▶ _Task_
From the forum thread about model train gears, extract word for word the passage between "Tom, do you" and "long term fix.", inclusive.

▶ _Excerpt to read_
## Begin
Tom, do you have a lathe? If so, you could do something similar to the Digitoys solution for the LGB Ge4/4iii's: Machine down the axle in the area where it goes through the frame, and make some brass bushings to slide over the area you have machined down. The outside diameter of the bushing matches the housing, and then you would have a long term fix. 
Have a look here:

http://www.digitoys-systems.ch/cms/...;Itemid=27

If, on the other hand, the gears are failing due to poor design and not the housing wear, then that's another matter. 

Keith


----------



## chuck n (Jan 2, 2008)

Both of my layouts, one in Denver in the dark ages many years ago, and my present one in Virginia (had) have a reversing track where a train goes back and forth. My solution to jack rabbit starts and stops was to put a 10 ohm resister across an insulated rail joiner several feet from the section of track where the train was stopped because of a diode. The resistor slowed the train down by about half and then the diode stopped it until the polarity was reversed and the train started up slowly until it hit the resistor and came to full speed. In Denver I had this system on a cog railway on an incline and in Virginia it is on a spur that feeds my coaling tower. 



I have had to replace gears on my LGB moguls, but never on the engines that were on the reversing tracks. I haven't had any problems with the moguls since I took the added weight that I put in them, for better traction, out and started pulling shorter trains.


Chuck N


----------
## End
▶ _Available data_
## Begin
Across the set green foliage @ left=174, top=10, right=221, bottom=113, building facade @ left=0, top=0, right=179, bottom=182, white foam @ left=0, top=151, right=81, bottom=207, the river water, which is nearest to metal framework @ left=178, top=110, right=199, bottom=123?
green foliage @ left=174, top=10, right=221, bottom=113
## End
▶ _Full output_
Tom, do you have a lathe? If so, you could do something similar to the Digitoys solution for the LGB Ge4/4iii's: Machine down the axle in the area where it goes through the frame, and make some brass bushings to slide over the area you have machined down. The outside diameter of the bushing matches the housing, and then you would have a long term fix.